Woods pleaded guilty to wire fraud in the spring in the U.S. District Court of Northern Georgia. The Illinois native was sentenced to serve three years and 10 months, followed by 10 months of supervised release. Woods must pay restitution of $879,718 or less. The exact amount is to be determined, AP reported.
Woods was initially charged with five counts of wire fraud and six counts of money laundering in February and pleaded not guilty.
Although Woods made bond in February, he was later arrested and had his bond revoked for continuing to defraud people, according to court documents.
Using fraudulent companies, Woods falsely represented top musicians and celebrities and scammed entities, including Emory and the University of Missouri, out of tens of thousands of dollars.
He asked interested clients to pay him 50 percent of a booking fee upfront and would later redirect them to phony lawyers when the performer was a no-show, according to prosecutors.

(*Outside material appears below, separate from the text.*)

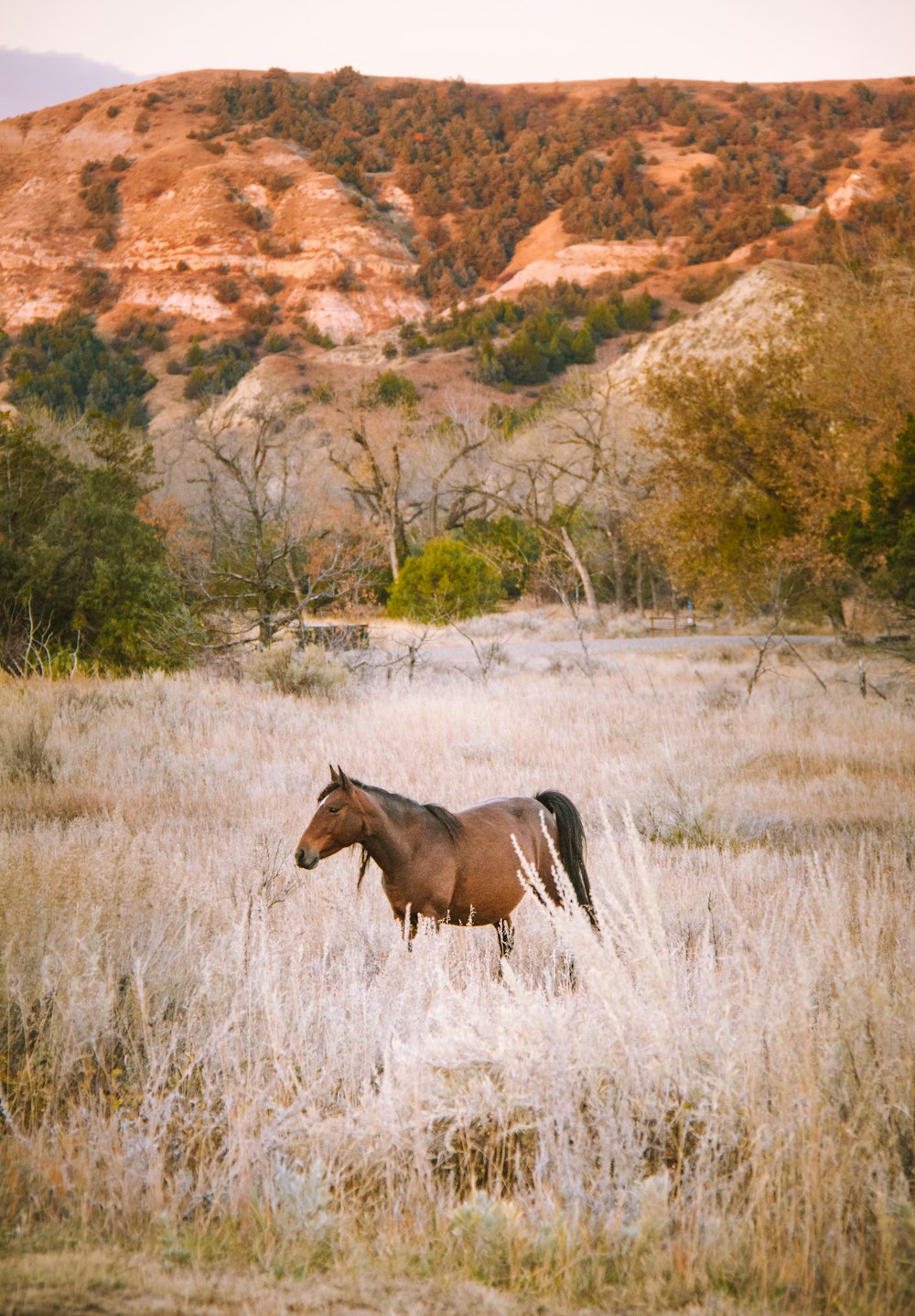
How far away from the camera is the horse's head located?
3234 millimetres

“Woods convinced dozens of victims to pay him almost a million dollars to ‘book’ artists for concerts and festivals, when he had no relationship with the artists at all,” U.S. Attorney Byung J. “BJay” Pak said in an Aug. 13 Department of Justice (DOJ) press release. “Woods will now face the consequences of his actions and his victims will receive a measure of justice.”

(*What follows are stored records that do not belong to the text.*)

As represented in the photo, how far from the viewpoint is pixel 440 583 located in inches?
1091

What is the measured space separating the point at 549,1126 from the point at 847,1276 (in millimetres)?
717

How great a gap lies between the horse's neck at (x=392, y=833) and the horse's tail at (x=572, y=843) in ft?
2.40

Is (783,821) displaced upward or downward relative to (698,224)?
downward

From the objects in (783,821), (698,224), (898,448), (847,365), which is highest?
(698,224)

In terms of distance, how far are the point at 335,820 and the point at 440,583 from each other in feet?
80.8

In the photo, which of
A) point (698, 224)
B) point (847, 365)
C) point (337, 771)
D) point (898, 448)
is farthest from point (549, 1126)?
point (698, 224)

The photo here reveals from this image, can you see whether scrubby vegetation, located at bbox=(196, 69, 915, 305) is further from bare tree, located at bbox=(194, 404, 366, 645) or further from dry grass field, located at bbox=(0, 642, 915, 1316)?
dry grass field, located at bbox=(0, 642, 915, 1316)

Last spring, Emory paid $37,500 to one of Woods’ companies, Global Talent Agency (GTA), to book hip-hop trio Migos for Dooley’s Week, the Wheel previously reported. Less than two weeks before the concert, the University found out GTA did not actually represent Migos. Emory booked rapper Ty Dolla Sign on short notice to headline the concert.
Emory did not respond to request for comment.
UPDATE (8/14/18 at 9:35 p.m.): The article has been updated to include a Department of Justice press release.